[<prev] [next>] [<thread-prev] [day] [month] [year] [list]
Message-ID: <Pine.LNX.4.64.1002070616470.15390@nacho.alt.net>
Date: Sun, 7 Feb 2010 06:52:00 +0000 (UTC)
From: Chris Caputo <ccaputo@....net>
To: Jay Vosburgh <fubar@...ibm.com>
cc: bonding-devel@...ts.sourceforge.net, netdev@...r.kernel.org
Subject: Re: bonding forwarding perf issues in 2.6.32.7 & 2.6.29.6
On Sat, 6 Feb 2010, Jay Vosburgh wrote:
> Chris Caputo <ccaputo@....net> wrote:
> >Kernel 2.6.32.7 (and 2.6.32.5 & 2.6.29.6) on a 2x Intel Xeon E5420
> >(Quad-Core 2.5Ghz), SuperMicro X7DBE+, 32GB (16 * 2GB) DDR2-667MHz.
> >
> >I have a router with a variety of e1000 and e1000e based interfaces.
> >
> >bond0 is a 2xGigE (82571EB) with two active slaves.
> >
> >bond1 has up to 3 slaves (2x 80003ES2LAN/82563, 82546EB).
> >
> >Both are configured with miimon=100, balance-xor, layer3+4.
> >
> >When bond1 has just a single active slave, outbound (and possibly inbound)
> >forwarding performance on bond1 is better than when it has two or three
> >active slaves.
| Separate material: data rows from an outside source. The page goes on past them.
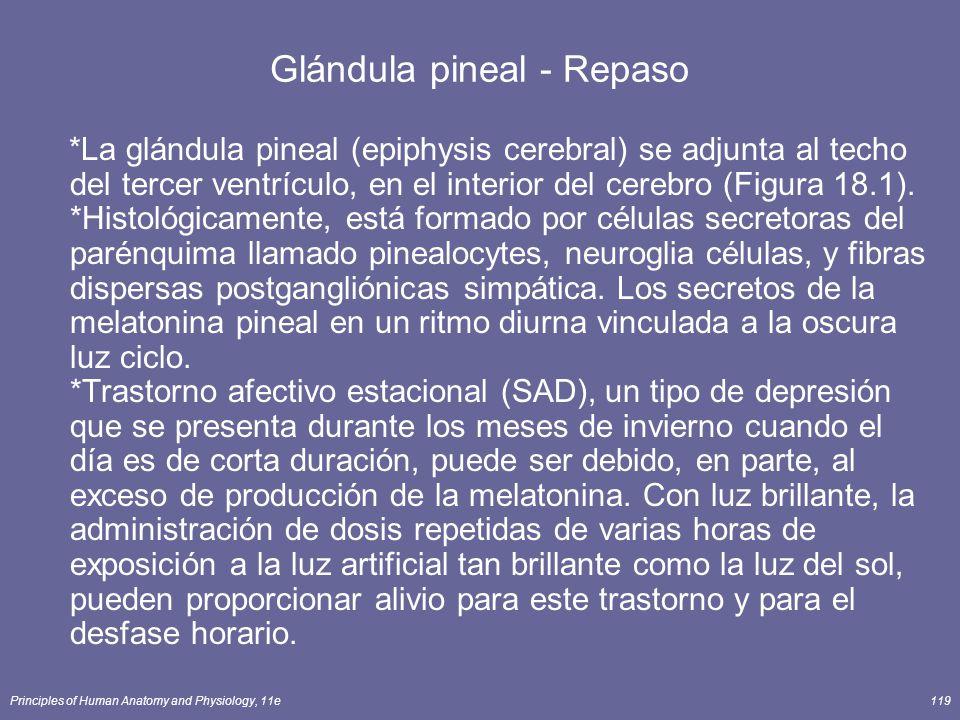 Principles of Human Anatomy and Physiology, 11e119 Glándula pineal - Repaso *La glándula pineal (epiphysis cerebral) se adjunta al techo del tercer ve
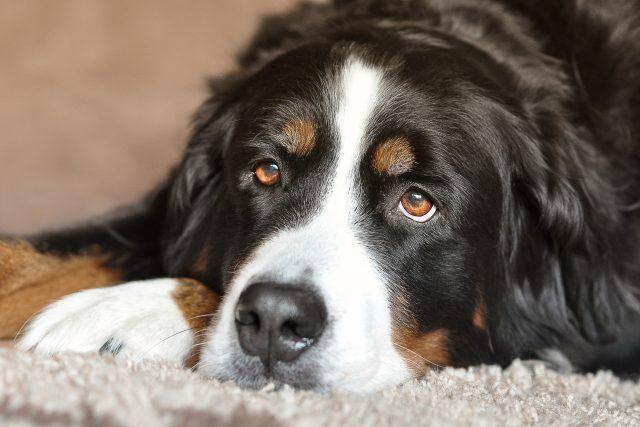 Pes  (ilustrační foto) | foto: Fotobanka Pixabay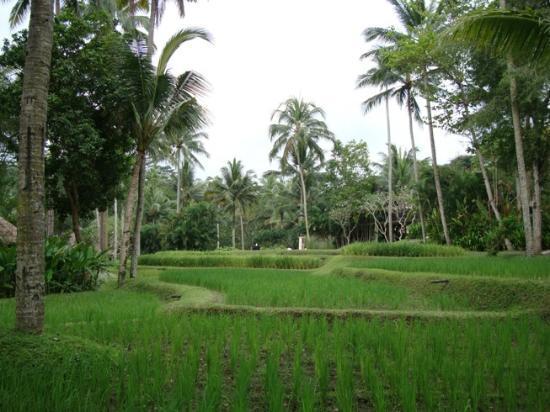 Four Seasons Resort Bali at Sayan: Rice terrace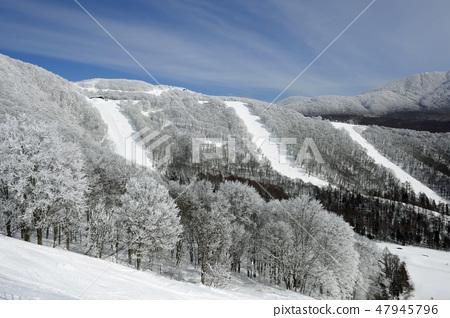 Alts Bandai  -  Black Valley 1,2,4 47945796
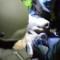 05 Tsarnaev capture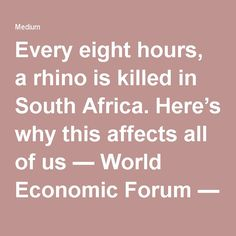 Every eight hours, a rhino is killed in South Africa. Here's why this affects all of us — World Economic Forum — Medium World Economic Forum, Eight, Wilderness, 30th, South Africa, Medium, Medium Length Hairstyles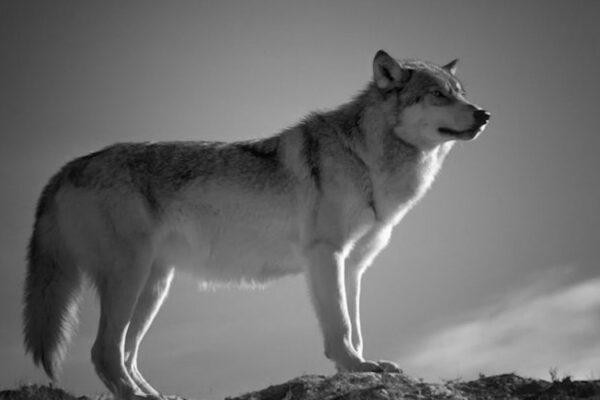 Ridateci i lupi e i leader, anche se famelici…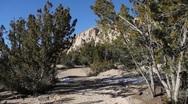 Trail Walking POV 1156 Stock Footage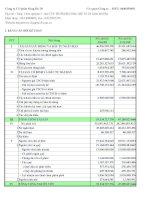 Báo cáo tài chính quý 2 năm 2009 - Công ty Cổ phần Sông Đà 19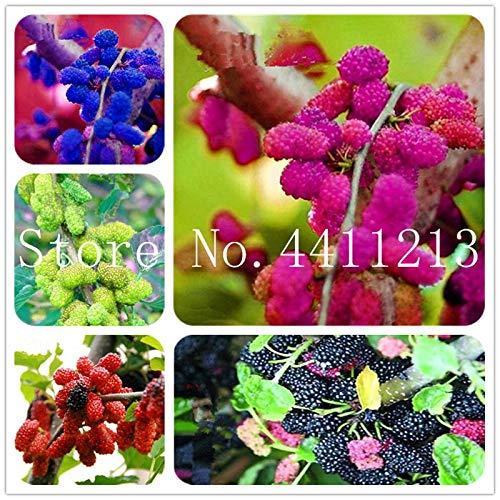 Bloom Green Co. Gran promocin !!!20 Piezas Negro Morera Bonsai Morus Nigra Ãrbol Jardn Arbusto Jardn casero de DIY: Mezclado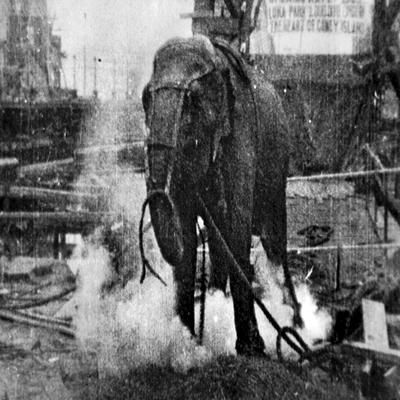 Topsy, elefanta que morreu eletrocutada para difamar a corrente eletrica alterna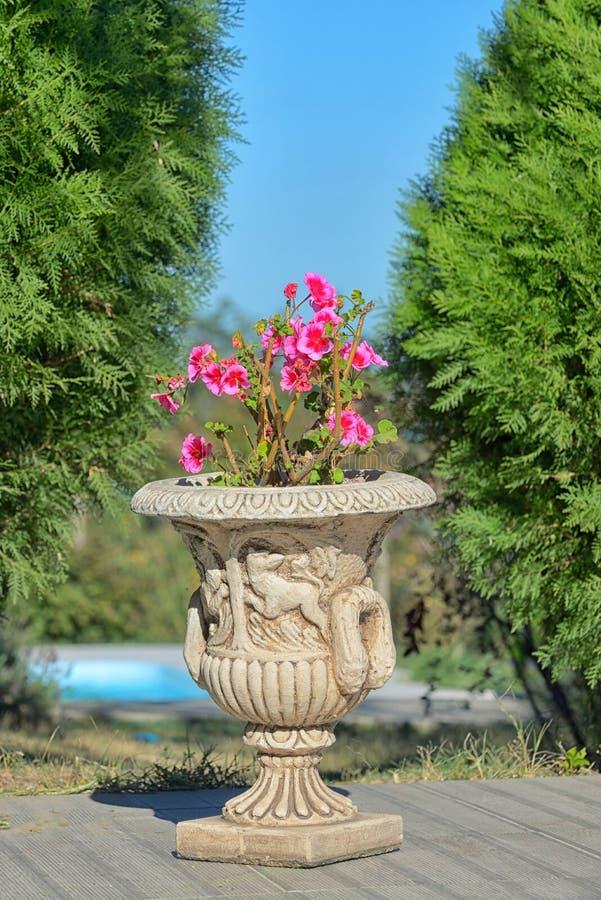 Flores rojas del geranio en pote de cerámica foto de archivo
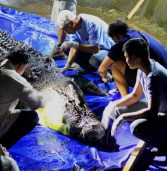 Necropsy on Lolong inconclusive, more tests needed
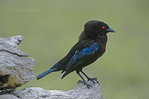 512448002 Bronzed Cowbird Molothrus aeneus WILD; Male Perched on Stump; Rio Grande Valley, Texas. Extensive coverage of a wide range of avian and other wildlife species, all identified by Latin name.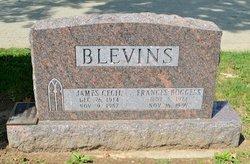 Frances <i>Boggess</i> Blevins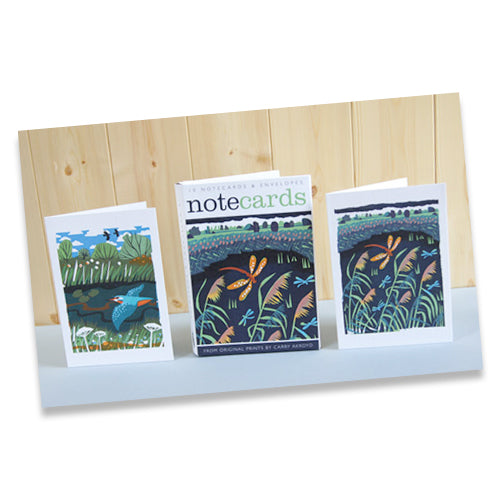 BOX OF NOTE CARDS - HAWKER/KINGFISHER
Ie., when I activate the second slave, by enabling the
> >port on the switch it is connected to, forwarding performance drops
> >dramatically across the full bond1.
>
> What exactly do you mean by "forwarding performance drops
> dramatically"? How are you measuring this?
I have TCP flows continuously coming in through this router to internal
servers.
On a second by second basis, parsing ifconfig output as an example, I can
see the flow rates through the router, ex:
RX: 360 mbits/sec TX: 462 mbits/sec
RX: 350 mbits/sec TX: 527 mbits/sec
RX: 361 mbits/sec TX: 462 mbits/sec
[...]
When I go from a single GigE slave to 2x or 3xGigE, there is a noticeable
drop in throughput. That could be explained by decreased retransmits due
to less packet loss on a less congested link, but I am able to discern
that is not happening based on how the internal servers store the data.
(They receive the data, and then store the data to storage servers using
another NIC.)
As a demonstration, when I had 3xGigE bond1 going on the router,
throughput on one of the storage server was as follows:
[10 second averages]
RX: 207 mbits/sec TX: 3 mbits/sec
RX: 206 mbits/sec TX: 3 mbits/sec
RX: 208 mbits/sec TX: 3 mbits/sec
RX: 202 mbits/sec TX: 3 mbits/sec
RX: 208 mbits/sec TX: 3 mbits/sec
RX: 202 mbits/sec TX: 3 mbits/sec
RX: 197 mbits/sec TX: 3 mbits/sec
When I then disabled all but one of the GigE's for bond1 on the router,
the release of back-pressure on the incoming TCP flows was immediately
visible through increased writes to this storage server:
[10 second averages]
RX: 144 mbits/sec TX: 2 mbits/sec
RX: 355 mbits/sec TX: 6 mbits/sec
RX: 387 mbits/sec TX: 7 mbits/sec
RX: 325 mbits/sec TX: 6 mbits/sec
RX: 365 mbits/sec TX: 6 mbits/sec
RX: 317 mbits/sec TX: 5 mbits/sec
RX: 318 mbits/sec TX: 5 mbits/sec
(I think the dip to 144 mbits was the result of the NIC status changes.)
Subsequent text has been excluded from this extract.